This was me one year ago.
I have never really broken anything before. Growing up I had the usual scrapes and bruises, but nothing that required a trip to the Emergency Room.
I went to the ER more with my own kids than my folks did with me. We, Doug and I, used to watch the calendar each year as it came time for our son’s birthday and think “this was going to be that year without a visit to the Emergency Room, but one year we actually had to rock, paper, scissors for who stayed at home with a house full of preteen boys and who went to the ER with his latest injury, on the day of his party. It was mostly stitches, too many concussions, some dislocations, we had two trips with one of our girls right from school. To this day, she holds it over him. He had more injuries, hers were with an ambulance. But their recovery from their injuries was so quick, kids.
Maybe part of me felt a little left out.
No, not really. Actually definitely not. But, sometimes things just happen.
We had gone to the gym like normal, on the day IT happened, we had trained in our Olympic Weightlifting again like normal. We had moved on to a few accessory pieces. These are usually things that help strengthen specific muscles. In our routine, they are typically done at the end of the workout. I was on a piece of equipment that was meant for me to do some back exercises. I had done two or three sets and was just setting myself to do the last set and that is when I had my “senior moment” as I call it. I fell off of the equipment.
It happened in slow motion both in my mind and as Doug watched me go. I kind of somersaulted forward, falling about three feet toward the floor. But my barbell was right in front of me so I landed on it and as a result, my hand tried to break my fall but only succeeded in breaking.
The barbell squirted out from underneath me and made some noise as it hit other weights so the whole gym full of young 20-30 ish ‘kids’ turned to see me in the middle of the floor. All I wanted to do was play dead and maybe they wouldn’t see me. I was so embarrassed. The funny thing at the time was that my leg hurt more than my hand. I had landed right on the barbell, I thought I may have broken my leg, my hand wasn’t even a concern.
Everyone helped me up like a little old lady. I was now just trying to keep my composure. The shock of what had happened was just setting in and I started to feel some pain. Funny how long that part took to set in. As I sat trying to figure out what actually hurt, I realized that my leg hurt, but my hand didn’t feel right. It was actually starting to swell.
We left, grabbed an ice pack and I finally conceded that I needed to have it looked at.
One of the reasons I had hesitated was that this was Friday the 13. It was also a full moon. It just seemed a recipe for a really long night in the ER.
We must have beat the rush that night because it was surprisingly quiet while we were there. When the doc was showing us the Xrays and I saw this big obvious break I was actually relieved. That may seem weird but it validated the pain that I was now in. Hooray, I wasn’t one of those people who are overly dramatic about a little bruise. Then reality set in.
I broke my hand.
- Ok, maybe being a little dramatic would be ok now.
- Maybe a little bruised, and a good story would be just fine.
- Maybe I could deal with just the embarrassment of what happened.
- But, nope, now we had to see a hand surgeon and find out what was the next step.
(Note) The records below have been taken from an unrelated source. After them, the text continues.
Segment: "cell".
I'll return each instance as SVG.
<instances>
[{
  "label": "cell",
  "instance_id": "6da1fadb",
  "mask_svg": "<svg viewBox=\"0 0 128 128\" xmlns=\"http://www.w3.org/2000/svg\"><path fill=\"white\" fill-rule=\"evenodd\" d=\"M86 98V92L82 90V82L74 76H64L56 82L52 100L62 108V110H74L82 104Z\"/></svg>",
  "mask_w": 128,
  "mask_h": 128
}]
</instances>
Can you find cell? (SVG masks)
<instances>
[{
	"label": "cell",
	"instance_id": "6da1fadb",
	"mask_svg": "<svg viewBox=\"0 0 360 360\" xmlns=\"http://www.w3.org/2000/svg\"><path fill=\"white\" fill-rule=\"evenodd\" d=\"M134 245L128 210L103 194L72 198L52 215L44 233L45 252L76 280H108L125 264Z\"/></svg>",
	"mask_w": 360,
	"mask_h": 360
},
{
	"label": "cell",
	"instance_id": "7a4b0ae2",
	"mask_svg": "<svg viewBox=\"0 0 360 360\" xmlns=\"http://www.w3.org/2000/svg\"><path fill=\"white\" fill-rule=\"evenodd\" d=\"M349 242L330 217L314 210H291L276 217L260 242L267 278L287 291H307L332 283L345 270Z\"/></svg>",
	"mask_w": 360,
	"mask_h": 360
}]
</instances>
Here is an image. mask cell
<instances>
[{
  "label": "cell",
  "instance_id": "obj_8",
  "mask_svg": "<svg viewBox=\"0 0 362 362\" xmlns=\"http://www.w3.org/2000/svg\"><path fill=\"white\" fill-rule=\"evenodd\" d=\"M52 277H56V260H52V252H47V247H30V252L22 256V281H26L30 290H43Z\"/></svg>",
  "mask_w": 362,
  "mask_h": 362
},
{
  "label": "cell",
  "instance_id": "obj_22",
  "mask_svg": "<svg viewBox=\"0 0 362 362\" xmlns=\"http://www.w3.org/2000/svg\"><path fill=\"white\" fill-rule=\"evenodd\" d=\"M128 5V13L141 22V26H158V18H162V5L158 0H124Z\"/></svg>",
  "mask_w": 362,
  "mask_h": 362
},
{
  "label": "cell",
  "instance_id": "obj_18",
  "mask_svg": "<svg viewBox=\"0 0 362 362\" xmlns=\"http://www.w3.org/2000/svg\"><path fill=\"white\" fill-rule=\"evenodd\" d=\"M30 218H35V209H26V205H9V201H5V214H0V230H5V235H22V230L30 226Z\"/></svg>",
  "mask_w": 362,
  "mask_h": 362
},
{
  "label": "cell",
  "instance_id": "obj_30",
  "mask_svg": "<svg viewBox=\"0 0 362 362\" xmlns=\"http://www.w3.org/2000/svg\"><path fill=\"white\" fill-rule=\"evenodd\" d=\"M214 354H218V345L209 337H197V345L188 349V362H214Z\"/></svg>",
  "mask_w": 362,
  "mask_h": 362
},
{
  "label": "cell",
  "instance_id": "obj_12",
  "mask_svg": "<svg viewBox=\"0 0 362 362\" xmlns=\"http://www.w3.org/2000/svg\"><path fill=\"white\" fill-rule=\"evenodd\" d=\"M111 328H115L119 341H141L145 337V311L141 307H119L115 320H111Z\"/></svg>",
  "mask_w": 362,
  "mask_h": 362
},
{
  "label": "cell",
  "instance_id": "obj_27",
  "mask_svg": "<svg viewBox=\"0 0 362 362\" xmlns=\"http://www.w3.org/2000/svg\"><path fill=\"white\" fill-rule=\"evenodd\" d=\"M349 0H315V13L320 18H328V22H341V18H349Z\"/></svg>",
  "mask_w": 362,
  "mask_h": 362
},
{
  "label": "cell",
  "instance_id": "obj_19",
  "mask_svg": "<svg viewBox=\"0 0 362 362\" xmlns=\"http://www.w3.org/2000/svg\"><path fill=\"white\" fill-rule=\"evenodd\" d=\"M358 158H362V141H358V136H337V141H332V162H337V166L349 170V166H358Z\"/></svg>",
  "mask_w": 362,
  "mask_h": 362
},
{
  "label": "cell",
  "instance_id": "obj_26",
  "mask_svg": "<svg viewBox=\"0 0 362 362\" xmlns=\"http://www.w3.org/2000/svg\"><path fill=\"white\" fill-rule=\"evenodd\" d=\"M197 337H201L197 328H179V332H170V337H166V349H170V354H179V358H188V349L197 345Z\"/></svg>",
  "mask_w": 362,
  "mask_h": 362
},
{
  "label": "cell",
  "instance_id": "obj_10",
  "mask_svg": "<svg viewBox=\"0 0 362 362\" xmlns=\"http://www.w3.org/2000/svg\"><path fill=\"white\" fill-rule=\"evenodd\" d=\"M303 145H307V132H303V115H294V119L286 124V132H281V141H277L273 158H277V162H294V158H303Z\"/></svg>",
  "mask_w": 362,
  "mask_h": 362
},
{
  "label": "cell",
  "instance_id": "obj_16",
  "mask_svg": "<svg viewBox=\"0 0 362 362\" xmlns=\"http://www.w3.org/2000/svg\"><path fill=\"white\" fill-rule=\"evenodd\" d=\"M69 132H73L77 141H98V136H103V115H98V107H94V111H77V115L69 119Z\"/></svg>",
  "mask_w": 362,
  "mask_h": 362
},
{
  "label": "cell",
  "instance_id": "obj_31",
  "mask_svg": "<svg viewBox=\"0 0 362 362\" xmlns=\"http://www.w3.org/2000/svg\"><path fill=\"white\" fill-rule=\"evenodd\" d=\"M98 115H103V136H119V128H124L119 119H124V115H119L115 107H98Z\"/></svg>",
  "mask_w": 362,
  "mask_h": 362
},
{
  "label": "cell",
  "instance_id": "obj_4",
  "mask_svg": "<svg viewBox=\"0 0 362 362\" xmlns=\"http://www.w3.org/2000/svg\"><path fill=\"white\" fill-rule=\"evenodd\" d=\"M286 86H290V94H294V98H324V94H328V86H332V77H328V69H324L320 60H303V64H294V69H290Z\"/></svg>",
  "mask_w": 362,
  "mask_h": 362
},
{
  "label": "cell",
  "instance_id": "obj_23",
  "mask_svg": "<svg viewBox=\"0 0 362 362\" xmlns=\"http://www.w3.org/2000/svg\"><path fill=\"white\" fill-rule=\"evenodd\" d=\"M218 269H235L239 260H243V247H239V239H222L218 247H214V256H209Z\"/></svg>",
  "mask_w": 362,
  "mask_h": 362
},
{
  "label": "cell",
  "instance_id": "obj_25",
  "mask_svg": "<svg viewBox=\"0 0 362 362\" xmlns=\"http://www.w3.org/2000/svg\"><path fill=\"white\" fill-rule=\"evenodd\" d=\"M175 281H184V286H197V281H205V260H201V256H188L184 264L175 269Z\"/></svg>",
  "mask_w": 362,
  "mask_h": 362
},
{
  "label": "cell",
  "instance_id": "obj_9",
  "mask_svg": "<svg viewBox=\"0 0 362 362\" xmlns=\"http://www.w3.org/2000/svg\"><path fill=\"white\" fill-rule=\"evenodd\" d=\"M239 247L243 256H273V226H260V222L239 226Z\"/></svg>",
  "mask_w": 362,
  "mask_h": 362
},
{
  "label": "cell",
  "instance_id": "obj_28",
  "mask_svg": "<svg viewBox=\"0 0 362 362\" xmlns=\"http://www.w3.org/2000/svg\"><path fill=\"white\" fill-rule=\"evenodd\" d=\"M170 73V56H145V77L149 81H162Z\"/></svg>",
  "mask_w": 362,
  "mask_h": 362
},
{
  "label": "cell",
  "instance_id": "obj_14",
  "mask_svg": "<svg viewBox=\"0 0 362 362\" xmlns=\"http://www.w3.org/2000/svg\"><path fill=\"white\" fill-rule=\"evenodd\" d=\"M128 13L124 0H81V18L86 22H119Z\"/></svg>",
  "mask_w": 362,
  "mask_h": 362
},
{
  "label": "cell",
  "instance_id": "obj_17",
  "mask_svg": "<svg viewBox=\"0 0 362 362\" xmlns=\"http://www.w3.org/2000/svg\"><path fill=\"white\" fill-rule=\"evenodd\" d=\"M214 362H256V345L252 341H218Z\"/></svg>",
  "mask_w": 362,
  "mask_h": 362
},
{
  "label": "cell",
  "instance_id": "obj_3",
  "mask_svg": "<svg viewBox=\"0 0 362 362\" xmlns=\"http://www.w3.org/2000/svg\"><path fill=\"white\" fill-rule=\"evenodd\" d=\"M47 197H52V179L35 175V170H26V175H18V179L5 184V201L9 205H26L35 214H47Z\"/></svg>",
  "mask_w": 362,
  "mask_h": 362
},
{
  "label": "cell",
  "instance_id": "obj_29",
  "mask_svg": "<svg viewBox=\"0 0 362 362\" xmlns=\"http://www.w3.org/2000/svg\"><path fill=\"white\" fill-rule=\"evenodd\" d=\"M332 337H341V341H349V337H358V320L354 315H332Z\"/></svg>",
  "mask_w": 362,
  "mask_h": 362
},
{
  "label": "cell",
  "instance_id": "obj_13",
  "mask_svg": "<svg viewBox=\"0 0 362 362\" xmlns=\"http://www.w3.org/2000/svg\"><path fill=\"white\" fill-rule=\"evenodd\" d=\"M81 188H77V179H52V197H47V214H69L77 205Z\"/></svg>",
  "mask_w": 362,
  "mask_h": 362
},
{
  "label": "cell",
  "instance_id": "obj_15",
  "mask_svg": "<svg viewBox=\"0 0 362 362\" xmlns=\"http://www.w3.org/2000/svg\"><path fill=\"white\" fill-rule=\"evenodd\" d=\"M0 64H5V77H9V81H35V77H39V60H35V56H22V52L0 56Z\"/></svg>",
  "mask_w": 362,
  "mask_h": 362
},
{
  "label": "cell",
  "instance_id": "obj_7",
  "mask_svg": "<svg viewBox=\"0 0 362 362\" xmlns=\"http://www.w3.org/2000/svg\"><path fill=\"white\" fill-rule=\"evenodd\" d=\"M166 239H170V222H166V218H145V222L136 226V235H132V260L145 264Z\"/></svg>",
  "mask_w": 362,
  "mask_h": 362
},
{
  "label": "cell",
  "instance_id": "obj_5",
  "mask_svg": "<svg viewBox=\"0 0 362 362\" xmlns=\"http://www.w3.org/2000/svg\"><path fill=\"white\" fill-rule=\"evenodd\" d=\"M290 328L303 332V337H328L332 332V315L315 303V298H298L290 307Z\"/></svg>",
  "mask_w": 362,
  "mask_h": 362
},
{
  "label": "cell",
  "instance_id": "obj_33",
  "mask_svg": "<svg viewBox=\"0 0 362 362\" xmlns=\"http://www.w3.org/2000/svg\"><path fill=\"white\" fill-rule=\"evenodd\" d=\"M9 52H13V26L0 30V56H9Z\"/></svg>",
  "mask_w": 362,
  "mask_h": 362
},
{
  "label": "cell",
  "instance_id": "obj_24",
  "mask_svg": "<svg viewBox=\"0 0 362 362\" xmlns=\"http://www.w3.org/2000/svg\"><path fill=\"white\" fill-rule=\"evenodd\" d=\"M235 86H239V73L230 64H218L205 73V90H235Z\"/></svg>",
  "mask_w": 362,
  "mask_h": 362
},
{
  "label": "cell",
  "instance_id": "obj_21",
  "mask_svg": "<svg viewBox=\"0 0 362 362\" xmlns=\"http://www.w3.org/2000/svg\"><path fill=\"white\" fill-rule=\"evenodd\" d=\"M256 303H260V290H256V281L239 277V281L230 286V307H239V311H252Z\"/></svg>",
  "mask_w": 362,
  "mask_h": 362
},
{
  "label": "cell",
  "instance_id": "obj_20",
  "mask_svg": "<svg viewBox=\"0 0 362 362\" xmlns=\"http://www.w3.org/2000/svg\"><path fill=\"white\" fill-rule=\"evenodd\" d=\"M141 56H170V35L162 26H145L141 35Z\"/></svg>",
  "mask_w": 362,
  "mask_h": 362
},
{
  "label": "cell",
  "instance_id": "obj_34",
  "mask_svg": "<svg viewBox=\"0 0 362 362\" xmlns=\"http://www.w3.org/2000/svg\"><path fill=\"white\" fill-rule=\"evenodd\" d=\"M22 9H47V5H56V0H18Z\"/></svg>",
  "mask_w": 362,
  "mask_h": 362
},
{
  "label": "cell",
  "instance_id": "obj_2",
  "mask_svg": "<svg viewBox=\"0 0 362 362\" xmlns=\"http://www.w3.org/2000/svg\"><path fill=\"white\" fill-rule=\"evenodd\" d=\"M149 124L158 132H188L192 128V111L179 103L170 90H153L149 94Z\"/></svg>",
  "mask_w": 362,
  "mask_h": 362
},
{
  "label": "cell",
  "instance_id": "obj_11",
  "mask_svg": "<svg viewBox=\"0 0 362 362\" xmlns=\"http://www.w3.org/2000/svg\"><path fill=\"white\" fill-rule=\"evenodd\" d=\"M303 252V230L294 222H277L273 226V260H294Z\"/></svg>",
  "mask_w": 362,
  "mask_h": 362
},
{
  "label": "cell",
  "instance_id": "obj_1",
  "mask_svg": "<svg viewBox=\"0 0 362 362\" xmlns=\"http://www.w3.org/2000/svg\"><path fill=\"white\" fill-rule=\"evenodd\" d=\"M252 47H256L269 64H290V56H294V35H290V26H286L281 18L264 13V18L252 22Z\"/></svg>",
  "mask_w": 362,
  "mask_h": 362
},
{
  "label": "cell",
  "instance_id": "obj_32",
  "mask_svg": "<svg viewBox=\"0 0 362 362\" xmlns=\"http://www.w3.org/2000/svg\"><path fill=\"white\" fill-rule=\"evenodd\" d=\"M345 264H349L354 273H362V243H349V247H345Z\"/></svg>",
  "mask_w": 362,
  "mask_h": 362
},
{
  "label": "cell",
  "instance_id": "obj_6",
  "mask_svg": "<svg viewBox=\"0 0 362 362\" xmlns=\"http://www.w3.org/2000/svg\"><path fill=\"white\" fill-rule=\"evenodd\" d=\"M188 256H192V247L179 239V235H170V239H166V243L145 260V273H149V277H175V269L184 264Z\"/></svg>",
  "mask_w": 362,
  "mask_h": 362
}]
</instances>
As it turned out, surgery was the next step. I waited a week and had my first surgery in a very long time. And then began the hardest part, a very long road to recovery. I was back in the gym the next week. I went to support Doug, I really had no idea about what the next steps would be.
The surgery went as well as could be expected. That was the easy part. The recovery was more inconvenient than anything. I was still going to the gym three times a week. My workouts were completely altered, but I still managed to get a great workout in. The hand was in a soft kind of protection, so no hard cast. That meant I could not get it wet. That part was a pain. I kept it elevated when I could, to help keep the swelling down. Doing simple things were no longer simple, but at the end of 9 weeks, the cast came off and the hard part really began.
Now I had the chore to try to use this useless hand. I had no idea how useless it would be. My wrist was so week and didn’t move and most of my hand was swollen still. It would take weeks and so many follow up appointments to get some use back in my hand.
And now, it's been a whole year and I am still recovering from this injury
It still doesn’t work right. My wrist is mostly back to normal. The bone in my hand healed perfectly buy my pinky still won’t cooperate. It won’t bend so I have trouble gripping things. Typing is a pain in the blog, when I use my pinky, it hits the ‘all caps’ button so I am now typing like a chicken, hunt and peck. It still aches from time to time. I have learned to work around it. I may have to concede once again and go back to the doctor to see if this will be permanent or will it ever be normal again.
But through all of this, my nail tech has done wonders and my nails still look amazing.
The joys of aging.
Write injuries in dust, benefits in marble.